Michael Portillo in Lucca

Emerging from my front door into the bright May sunlight flooding into Piazza Cittàdella I saw a man holding a camera and fluffy microphone by the statue of Giacomo Puccini. He was quite different from the usual hordes of tourists with cameras that normally congregate here so I looked around and noticed the familiar face of Michael Portillo.

He carried in his hand an old book which I assumed was a copy of the 1913 edition of Bradshaw’s Continental Railway Guide. Being of a similar age I shook hands and introduced myself as an English resident of Lucca with an interest in history, particularly art history and the music of Puccini. He confirmed that he was making another series on continental rail journeys and had indeed arrived by train to Lucca to and from Florence.

I said I had watched with interest many of the five series of BBC2 programmes Great British Railway Journeys from 2010 to 2014 where he used Bradshaw’s Descriptive Railway Hand-Book of Great Britain and Ireland (1863 edition) to travel across Britain visiting recommended places of interest noted in the guide book, and often staying in many recommended hotels. So popular were the broadcasts that facsimile copies of the 1863 edition became a best seller in the UK in 2011.

In 2012 and 2013 Portillo created two new series of Great Continental Railway Journeys similar to the broadcast he made about his journey between Granada and Salamanca in his ancestral country Spain. Portillo himself was born in North London in 1953.

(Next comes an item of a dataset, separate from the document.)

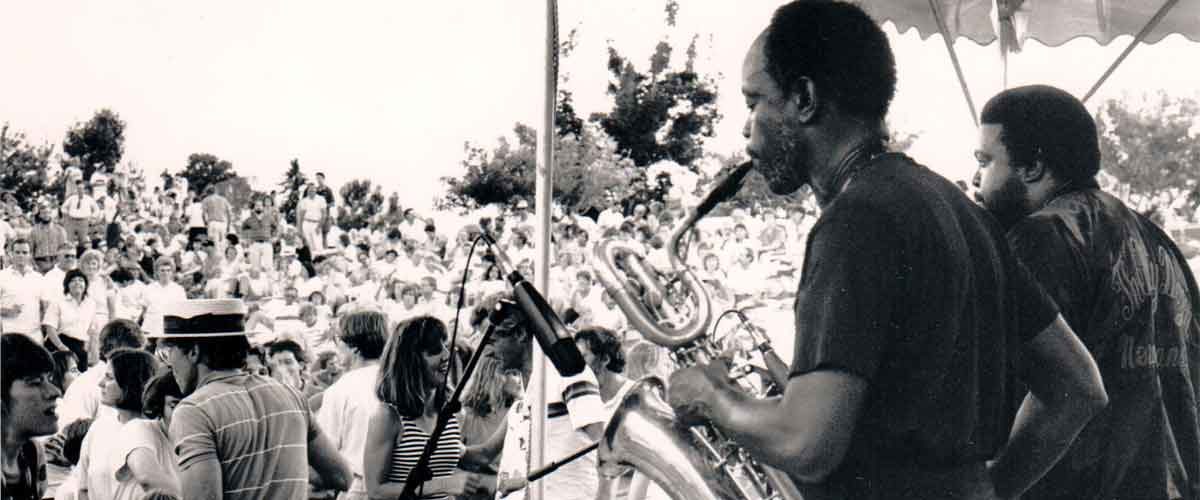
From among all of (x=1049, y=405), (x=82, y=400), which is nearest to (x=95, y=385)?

Michael Portillo’s official website offers a brief biography:   

Michael Portillo attended Harrow County grammar school and Peterhouse, Cambridge, where he read history. He worked for the Conservative Party and for government ministers between 1976 and 1983. He entered the House of Commons in 1984. He was a minister for eleven years and had three positions in the Cabinet, including Secretary of State for Defence. He lost his seat at the 1997 election, and began to develop a career in the media. He returned to the Commons between 2000 and 2005, was shadow Chancellor, and contested the leadership of the party in 2001, unsuccessfully. Since leaving politics, he has devoted himself to writing and broadcasting. He is a regular on both BBC 1’s sardonic political “This Week” programme and Radio 4’s "The Moral Maze”. He has made radio and television documentaries on a wide range of subjects, including five series of "Great British (and recently Continental) Railway Journeys" for BBC2. In 2008 he chaired the judges of the Man Booker prize, and chaired the Art Fund prize for museums and galleries in 2011

I await with interest to see the broadcast showing Lucca, its railway and Portillo’s chosen interest in Puccini and opera, stroking the statue fondly and listening to the staged musical interlude of two singers performing a short extract from La Bohème in the local osteria Tosca which was included in his ‘shots to camera’. He appeared as I had expected, a suave, dignified and erudite man with the confident manner that comes from a successful career yet with a charm and personality obtained from a colourful private life.